Comme le découvre Ava, les façons d'appréhender l'identité et l'altérité diffèrent selon les générations, les influences et les expériences. « Simon ne la comprend pas, ne peut pas la comprendre. Non, il ne saisit pas son malaise à être réduite à son "iranité", à quelques caractéristiques fixes qui ne reflètent en rien sa complexité. » Les problématiques de l’assimilation et de l’intégration, mais aussi ce décalage qui existe entre le regard des autres et la manière dont on se perçoit soi-même, sont au cœur de ce roman.

Au-delà des éléments autobiographiques, ce roman subtil de Suzanne Azmayesh se retrouve très bien illustré par cette simple remarque de l’héroïne : « Nous sommes multiples. Chaque facette de nous peut être tournée en dérision, utilisée comme un avantage, ou, au contraire, devenir source de complexe, ou de victimisation. C’est nous qui décidons. »

La citation de Stefan Zweig (Le monde d’hier in Souvenirs d’un Européen) mise en exergue est aussi fort propice à la réflexion : « Avant 1914, la terre avait appartenu à tous les hommes. Chacun allait où il voulait et y demeurait aussi longtemps qu’il lui plaisait. Il n’y avait point de permissions, point d’autorisations, et je m’amuse toujours de l’étonnement des jeunes, quand je leur raconte qu’avant 1914, je voyageais en Inde et en Amérique sans posséder de passeport, sans même en avoir jamais vu un.
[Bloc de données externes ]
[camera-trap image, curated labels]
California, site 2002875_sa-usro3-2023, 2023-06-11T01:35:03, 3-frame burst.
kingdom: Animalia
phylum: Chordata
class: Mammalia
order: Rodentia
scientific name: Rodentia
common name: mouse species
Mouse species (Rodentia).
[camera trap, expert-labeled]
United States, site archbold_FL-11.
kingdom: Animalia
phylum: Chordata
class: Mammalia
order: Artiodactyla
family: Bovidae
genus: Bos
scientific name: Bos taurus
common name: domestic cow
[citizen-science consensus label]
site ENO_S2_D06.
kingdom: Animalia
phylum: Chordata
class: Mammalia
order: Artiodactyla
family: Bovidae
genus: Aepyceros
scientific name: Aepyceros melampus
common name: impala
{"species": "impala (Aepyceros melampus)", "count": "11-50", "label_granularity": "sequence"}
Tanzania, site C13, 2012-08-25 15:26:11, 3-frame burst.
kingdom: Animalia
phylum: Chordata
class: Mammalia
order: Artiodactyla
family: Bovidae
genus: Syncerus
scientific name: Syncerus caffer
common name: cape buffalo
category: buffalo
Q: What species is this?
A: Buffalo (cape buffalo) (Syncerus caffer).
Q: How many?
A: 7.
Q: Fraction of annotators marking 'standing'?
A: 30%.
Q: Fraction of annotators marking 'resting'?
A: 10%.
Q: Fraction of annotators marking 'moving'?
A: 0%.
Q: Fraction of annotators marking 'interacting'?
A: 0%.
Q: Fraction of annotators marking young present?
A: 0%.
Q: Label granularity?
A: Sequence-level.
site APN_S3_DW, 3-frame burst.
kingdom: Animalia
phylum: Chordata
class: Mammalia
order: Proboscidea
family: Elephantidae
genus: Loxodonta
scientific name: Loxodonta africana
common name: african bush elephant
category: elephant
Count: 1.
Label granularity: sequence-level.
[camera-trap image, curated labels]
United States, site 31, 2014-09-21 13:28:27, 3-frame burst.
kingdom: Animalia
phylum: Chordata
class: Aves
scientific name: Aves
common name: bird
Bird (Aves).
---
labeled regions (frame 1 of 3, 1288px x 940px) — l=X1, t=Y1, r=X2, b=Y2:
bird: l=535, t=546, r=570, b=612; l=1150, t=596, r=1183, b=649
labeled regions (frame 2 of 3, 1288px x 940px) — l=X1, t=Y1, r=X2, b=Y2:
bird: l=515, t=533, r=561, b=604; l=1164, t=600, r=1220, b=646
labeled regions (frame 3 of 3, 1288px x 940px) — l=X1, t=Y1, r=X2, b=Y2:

On montait dans le train, on en descendait sans rien demander, sans qu’on vous demandât rien, on n’avait pas à remplir une seule de ces mille formules et déclarations qui sont aujourd’hui exigées. »

Un roman passionnant et enrichissant sur l’être, le vivant, les cultures, l’assignation et les choix.

Dominique Baillon-Lalande 
(20/10/22)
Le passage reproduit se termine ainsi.